Lieut John Wesley Honey, of the RAMC, stationed at Fargo Military Hospital, said he had superficially examined the body of the officer, and he detailed the principal injuries, which consisted of a number of broken bones. He said it was impossible to say what was the extent of the internal injuries, but those he had described were sufficient to cause death from shock, with the corresponding internal injuries which there must be.

Captain Hellyer, of the Royal Flying Corps, stationed at Netheravon Flying School, said that Lieut Cyril Wynyard Battye was 21 years of age, and his home address was 19, Castle Yard, Windsor. On Monday he was flying by himself at the School a Vickers fighter biplane. He was an experienced flyer and had done nearly 60 hours flying. Witness saw him go up. He had flown the same machine before and was taking it up at his own request. He was in good health. Before going up he ran the engine, and when he switched off witness did not think he turned the petrol off, because when he eventually rose the engine mis-fired, and witness formed the opinion that it was choked. He rose about 60 feet and then turned downward. The engine went worse and Mr Battye turned sharp into the wind, intending to land. He did not have sufficient height, and the machine side-slipped, nose dived, and hit the ground, the nose falling vertically.
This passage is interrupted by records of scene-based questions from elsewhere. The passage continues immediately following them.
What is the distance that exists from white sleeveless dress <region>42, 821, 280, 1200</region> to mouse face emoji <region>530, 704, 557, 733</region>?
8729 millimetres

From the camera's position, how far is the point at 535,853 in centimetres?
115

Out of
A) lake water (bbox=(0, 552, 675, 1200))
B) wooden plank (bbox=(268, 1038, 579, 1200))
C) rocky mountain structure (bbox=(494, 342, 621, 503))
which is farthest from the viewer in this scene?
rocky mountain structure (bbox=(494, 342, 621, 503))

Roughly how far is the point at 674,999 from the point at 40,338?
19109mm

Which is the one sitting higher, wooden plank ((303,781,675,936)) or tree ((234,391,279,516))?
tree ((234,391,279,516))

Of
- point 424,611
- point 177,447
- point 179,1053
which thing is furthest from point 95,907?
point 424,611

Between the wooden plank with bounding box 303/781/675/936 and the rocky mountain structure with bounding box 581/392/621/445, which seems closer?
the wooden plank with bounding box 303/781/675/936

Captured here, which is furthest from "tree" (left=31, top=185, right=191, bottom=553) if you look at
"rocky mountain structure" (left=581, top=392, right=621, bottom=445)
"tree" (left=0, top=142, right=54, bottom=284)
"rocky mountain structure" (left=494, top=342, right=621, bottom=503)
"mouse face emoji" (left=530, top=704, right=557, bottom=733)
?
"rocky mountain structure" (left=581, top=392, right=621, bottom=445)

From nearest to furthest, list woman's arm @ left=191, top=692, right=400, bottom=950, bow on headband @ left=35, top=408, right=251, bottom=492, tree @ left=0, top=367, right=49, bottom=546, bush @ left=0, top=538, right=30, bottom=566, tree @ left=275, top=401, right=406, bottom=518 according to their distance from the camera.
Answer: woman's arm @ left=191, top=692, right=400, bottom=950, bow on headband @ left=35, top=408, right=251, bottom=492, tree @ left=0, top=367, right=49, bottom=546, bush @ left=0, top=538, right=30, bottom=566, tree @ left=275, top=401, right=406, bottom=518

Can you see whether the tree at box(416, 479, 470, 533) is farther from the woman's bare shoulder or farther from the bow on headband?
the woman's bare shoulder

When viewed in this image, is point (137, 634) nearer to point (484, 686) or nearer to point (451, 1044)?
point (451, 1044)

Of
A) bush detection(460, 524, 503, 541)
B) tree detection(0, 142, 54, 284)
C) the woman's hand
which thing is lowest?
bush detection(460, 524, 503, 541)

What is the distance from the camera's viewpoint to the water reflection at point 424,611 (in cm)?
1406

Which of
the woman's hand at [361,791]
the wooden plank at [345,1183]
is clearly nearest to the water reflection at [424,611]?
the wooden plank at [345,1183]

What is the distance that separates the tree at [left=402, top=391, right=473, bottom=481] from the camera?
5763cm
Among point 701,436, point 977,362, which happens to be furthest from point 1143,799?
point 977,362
Witness was about 400 yards away from the place, and he asked Lieut Seagrave to go for an ambulance, while he went to the machine. He found it smashed and Mr Battye in a dying condition. His examination of the machine showed no further cause for the accident, and witness was satisfied that it was in proper order when it went up.

Lieut Seagrave, of the Royal Flying Corps, corroborated Captain Hellyer’s evidence and said he was with Mr Battye when he died at 3.30pm, about seven minutes after the accident.

The jury returned a verdict of Accidental Death.

The Coroner requested the military authorities, in the event of any death occurring which necessitated an inquest, to let the police officer have all the information they can respecting the death, in order that it may be reported to him at once.